Our data suggest a developmental role of these two proteins in the vestibule. Such a role has been reported in the brain and the cochlea (Mendis et al. 1996a;Mendis et al. 1996b;Mothe and Brown 2001a;Mothe and Brown 2001b). The proteins may also play a role in neurite growth, particularly following injury (Mendis et al. 1996a;Pollerberg and Mack 1994). Currently it is not clear what upstream genes regulate the expression of these proteins. The small or no difference in Sc1 and Sparc mRNA levels between age-matched Oc90 wt and null tissues suggest that the increase in Sc1 and Sparc in Oc90 null otoconia most likely have come from protein recruitment, therefore, we analyzed below possible common structural features that may underlie such compensatory recruitment after we tested whether such increase is specific to Sc1/Sparc.

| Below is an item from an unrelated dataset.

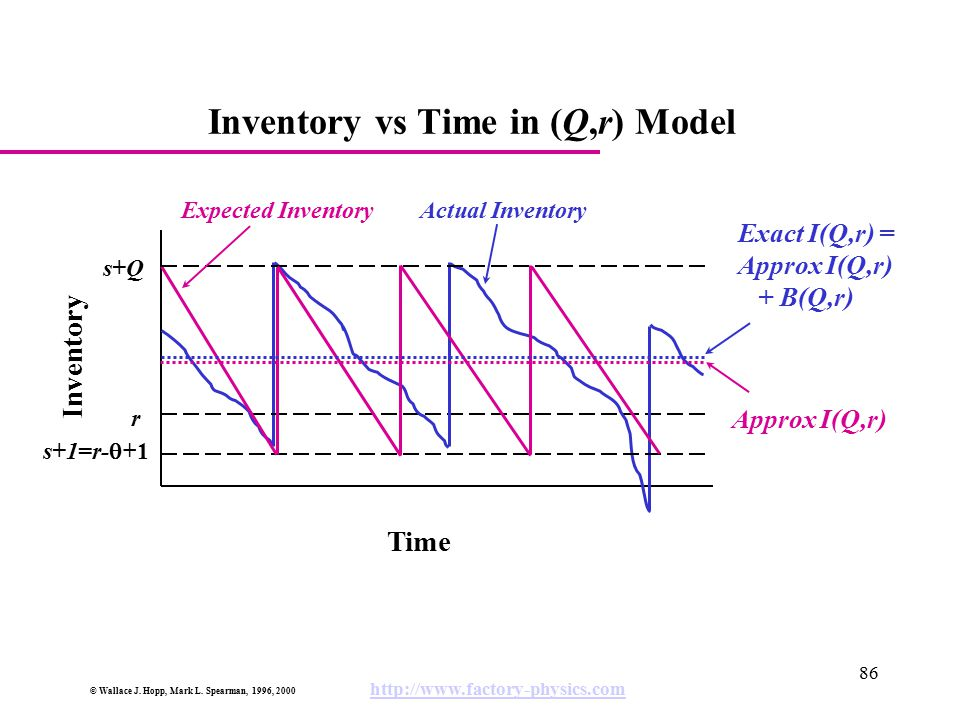 Inventory vs Time in (Q,r) Model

Analysis of additional candidates that may be present in Oc90 wt or null otoconia

We have previously shown that fetuine-A and osteopontin remain unchanged or at most slightly elevated in Oc90 null crystals (Zhao et al. 2007), and that these two proteins are unlikely to play important roles in otoconia formation (Pollerberg and Mack 1994;Zhao et al. 2008b) (also see Discussion). Here we analyzed other inner ear and calcified matrix proteins including proteoglycans, tectorins, calbindin D28K and bone/dentin matrix proteins, in order to identify additional compensatory events.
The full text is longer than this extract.